Are you trying to raise funds for a new oven to feed people in need? Or are you trying to build a new playground in an underserved area? Are you trying to hold a fundraiser for general expenses so that your organization can continue the important work that you’re focused on?
Be as specific as possible with details as well in your fundraising letter. Include aspects such as
- Funds needed
- Time frames needed to complete said project
Be clear about who is being helped by these funds. People want to hear more about where the money they are giving will be directed and the problems you are solving for other people. People care about helping other people.
3. What Goals Are You Working to Accomplish
This section is a little different from the problem you are trying to solve. While your organization might be trying to solve a bigger problem or issue overtime, your fundraiser might be trying to achieve a different short-term goal.
Are you trying to hit a specific funding number? Maybe you are trying to build a playground? Are you trying to make sure that the dogs your organization cares for can receive veterinary care? The more specific that you can be here the more likely it is that you can be direct with the reader. There’s a lot that goes into this, so make sure that you are clear on this before you even start drafting your letter.

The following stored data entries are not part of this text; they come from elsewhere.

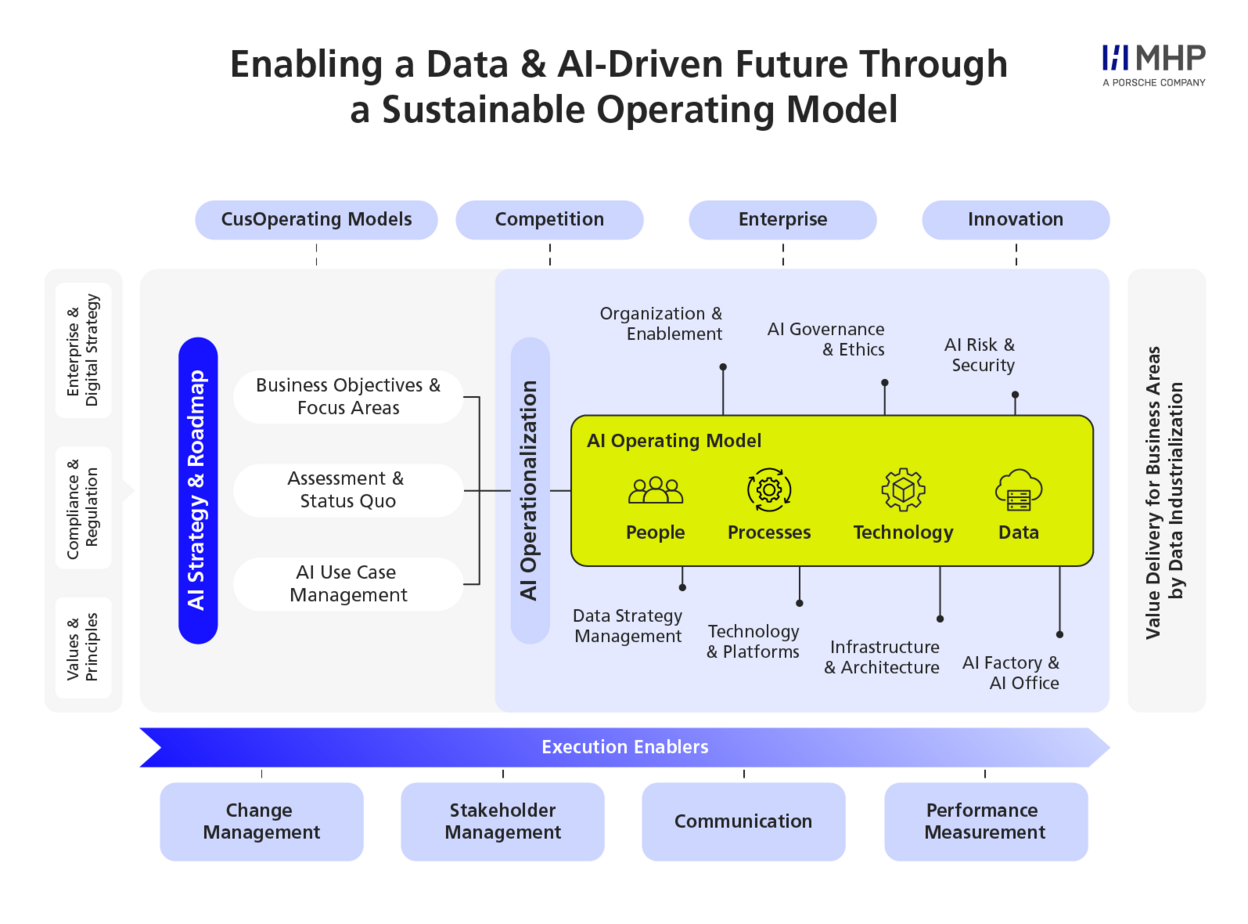 Enabling a Data & AI-Driven Future Through a Sustainable Operating Model

MHP
A PORSCHE COMPANY

CusOperating Models
Competition
Enterprise
Innovation

Enterprise & Digital Strategy
Compliance & Regulation
Values & Principles

AI Strategy & Roadmap

Business Objectives & Focus Areas
Assessment & Status Quo
AI Use Case Management

AI Operationalization

Organization & Enablement
AI Governance & Ethics
AI Risk & Security

AI Operating Model
People
Processes
Technology
Data

Data Strategy Management
Technology & Platforms
Infrastructure & Architecture
AI Factory & AI Office

Value Delivery for Business Areas by Data Industrialization

Execution Enablers

Change Management
Stakeholder Management
Communication
Performance Measurement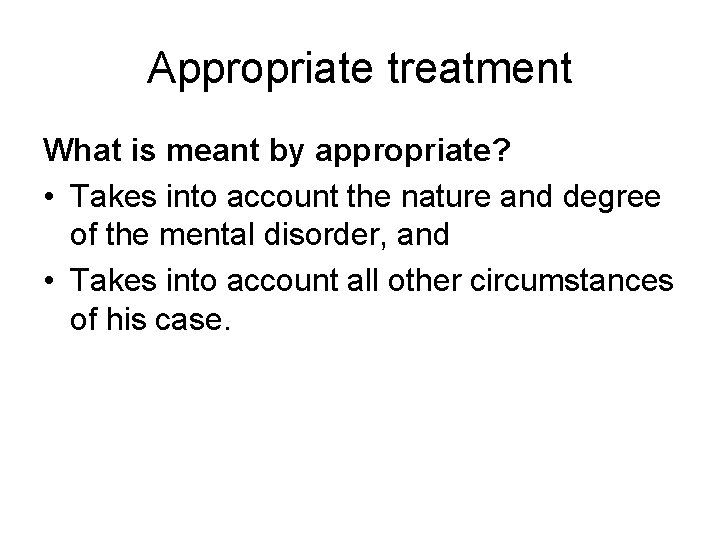 Appropriate treatment

What is meant by appropriate?

• Takes into account the nature and degree of the mental disorder, and

• Takes into account all other circumstances of his case.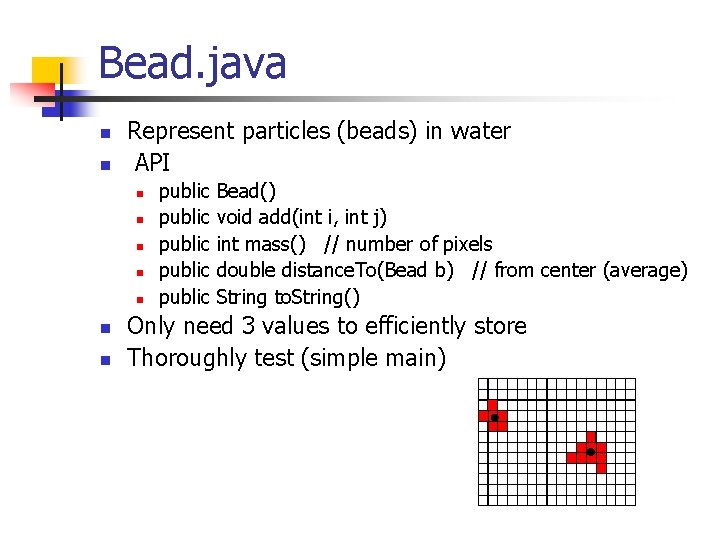 Bead.java

- Represent particles (beads) in water
- API
  - public Bead()
  - public void add(int i, int j)
  - public int mass() // number of pixels
  - public double distanceTo(Bead b) // from center (average)
  - public String toString()
- Only need 3 values to efficiently store
- Thoroughly test (simple main)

Something you can do that may help make this a bit easier, is write down this goal (or goals if there’s more than one included) beforehand. On that list, which can be a bullet list or any other kind, put down as many details as needed to get clear. Then you’re going to want to shorten and simplify this as much as possible.
4. What Are You Asking For?
This seems like a no-brainer for sure, but what exactly are you asking the reader to do? When it comes to copy, the clearer you are here the better.
Are you looking to have the reader learn more to donate in the future? Do you need them to sign up to volunteer? Is it imperative that they send funds now for an emergency project? Be super clear on your ask.
In copywriting this is a piece of microcopy often referred to as a call-to-action, where you give your audience something to do. On a website, this might utilize some form of directive copy together with a button that says something like: click here to learn more, donate here, or something similar.
You can use this when it comes to a physical or digital fundraising letter as well. Make your ask incredibly clear. See the example below.
“Contribute to our emergency fundraiser to help the pups in our shelter” should be followed with a call to action, such as “Donate Now.”
Be Kind and Respectful in Your Tone
No matter what you are writing in your letter, kindness is key. When you’re asking for something, it is almost always a good rule of thumb to be kind and respectful. Be appreciative that the other person is even taking the time to read this letter that you’re sending out.
Make sure that at some point you are expressing gratitude for the other person’s time. Make sure that the vibe of your letter is one that’s respectful of the reader, and uses proper, and considerate language. One of the best ways to ensure that you can tell how your verbiage is coming across is by reading it aloud.